There is no system that more completely dismantles a person's and a community’s ability to be healthy than the prison system in the United States. According to a study published in the American Journal of Public Health, for every year spent behind bars, a person’s life expectancy decreases by two years. This has tremendous relevance considering our prison population has quadrupled in the past 25 years to about 2.3 million in prison yearly. The US now has the highest incarceration rate in the world.
With incarceration rates almost six times higher among African Americans than Whites, the impact on our communities’ health is great. We already know alarming disparities in health exist for African-Americans. In addition, studies show that incarcerated people have higher rates of asthma, high blood pressure, cancers, mental health disorders, substance abuse, HIV, and other sexually transmitted infections. Why the disparities? Possibly, having poor health before entering the system, lack of good quality healthcare while in prison, and inconsistent healthcare due to multiple prison stays may all contribute to poor health outcomes of prisoners.
But what happens to the health of the 650,000 people released from prison yearly?
When answering this question, we must first consider what makes us healthy. Having consistent access to quality healthcare, in addition to having quality jobs, housing, education, food, and social support all help design a blueprint for how healthy you, your family, and your community will be. Our blueprint in health is strongly influenced by policies and laws that have created well-established systems in the environments that surround us. These policies determine our opportunities in health. For example, consider if you couldn’t buy food, get a place to sleep, find a job, or vote. How healthy do you think you would be? Several policies prevent the formerly incarcerated from building healthy lives, such as:
-A lifetime ban on the eligibility of welfare and food assistance for anyone convicted of a felony drug offense. This includes a single drug possession whether you are in drug recovery treatment or not, pregnant, or have a medical illness. Having access to affordable food is essential for sustaining life; not only for formerly incarcerated but for their families.
-Denied housing by federally assisted public housing authorities for those with criminal records. Private housing is costly, and many leaving prison cannot find a place to live. As Michelle Alexander explains in her book The New Jim Crow, “going home” becomes more a figure of speech than reality. What is the end result? People become homeless. Housing is important because it creates stability in our lives; stability for proper sleep, and for keeping families together.

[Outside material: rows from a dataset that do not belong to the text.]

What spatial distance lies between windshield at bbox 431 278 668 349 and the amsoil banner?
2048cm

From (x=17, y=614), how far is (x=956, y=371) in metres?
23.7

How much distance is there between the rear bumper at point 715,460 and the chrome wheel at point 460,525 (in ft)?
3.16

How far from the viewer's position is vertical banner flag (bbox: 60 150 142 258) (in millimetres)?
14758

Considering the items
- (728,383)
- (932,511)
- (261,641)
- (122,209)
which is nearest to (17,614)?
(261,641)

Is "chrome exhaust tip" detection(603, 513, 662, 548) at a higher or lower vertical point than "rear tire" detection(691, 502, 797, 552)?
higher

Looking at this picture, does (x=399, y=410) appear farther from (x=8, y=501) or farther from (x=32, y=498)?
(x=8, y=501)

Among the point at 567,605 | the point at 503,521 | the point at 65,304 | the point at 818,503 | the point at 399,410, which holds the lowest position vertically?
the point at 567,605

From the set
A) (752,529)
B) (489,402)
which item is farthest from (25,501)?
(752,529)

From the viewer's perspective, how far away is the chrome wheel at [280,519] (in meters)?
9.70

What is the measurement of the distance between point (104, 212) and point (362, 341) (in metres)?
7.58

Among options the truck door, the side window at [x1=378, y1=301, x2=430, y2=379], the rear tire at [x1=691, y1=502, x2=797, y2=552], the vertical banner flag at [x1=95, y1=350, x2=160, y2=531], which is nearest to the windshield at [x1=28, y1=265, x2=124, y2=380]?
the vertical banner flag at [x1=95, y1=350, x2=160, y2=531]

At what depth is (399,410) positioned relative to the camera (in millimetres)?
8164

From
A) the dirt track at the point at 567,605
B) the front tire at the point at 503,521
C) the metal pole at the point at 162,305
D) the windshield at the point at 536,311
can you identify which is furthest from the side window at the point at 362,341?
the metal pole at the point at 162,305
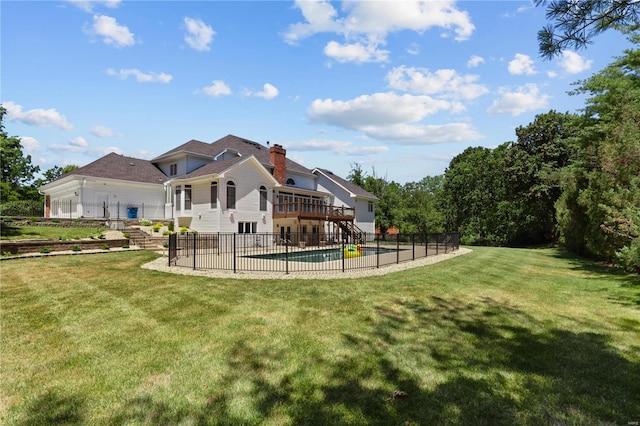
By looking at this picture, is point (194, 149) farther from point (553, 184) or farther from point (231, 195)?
point (553, 184)

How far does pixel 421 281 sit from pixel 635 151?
26.6ft

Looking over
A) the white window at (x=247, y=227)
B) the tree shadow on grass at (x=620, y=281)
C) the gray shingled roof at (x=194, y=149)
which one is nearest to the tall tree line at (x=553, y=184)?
the tree shadow on grass at (x=620, y=281)

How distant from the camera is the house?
2445 cm

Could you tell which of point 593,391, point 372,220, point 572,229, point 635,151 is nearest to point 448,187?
point 372,220

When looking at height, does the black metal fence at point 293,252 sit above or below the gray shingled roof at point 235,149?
below

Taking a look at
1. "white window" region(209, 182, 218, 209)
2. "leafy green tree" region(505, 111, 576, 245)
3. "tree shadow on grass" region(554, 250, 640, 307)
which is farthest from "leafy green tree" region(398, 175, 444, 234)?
"white window" region(209, 182, 218, 209)

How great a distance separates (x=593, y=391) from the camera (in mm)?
3912

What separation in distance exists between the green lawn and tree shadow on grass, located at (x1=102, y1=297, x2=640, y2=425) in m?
18.1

-Being “boxed in” on applications for work when asked if you have ever been convicted of a crime. If the ‘yes’ box is checked, many employers in most states are allowed to deny that individual a job. Also if someone formerly incarcerated considers starting his or her own business, barriers may arise in obtaining the proper professional licenses due to a previous arrest or conviction. Lack of employment may diminishes one’s ability of have health insurance, pay for basic needs, and possess a sense of belonging. Joblessness also nurtures high rates of violent crimes.
-Not being allowed to vote; not even for the formerly incarcerated in some states. Only two states – Vermont and Maine- allow inmates to vote. The United Nations Human Rights Committee says that these policies violate international law and are discriminatory. The inability to use our voice encroaches on one’s belief that they are a valid part of society. This is exacerbated by the existing shame and stigma of being labeled “a felon” with potential impact on one’s emotional and mental well-being.
Fortunately, many communities are developing community reintegration programs. These programs promote community health, protect public safety, and save taxpayer dollars. However, our gaps in understanding the direct or indirect affects on the health of those in prison and communities in which they come from and go back to are still great. It is imperative that we critically examine the policies that determine the health, become seriously engaged with our local elected officials, and begin to advocate for change so that our current cycle of establishing unhealthy communities ceases.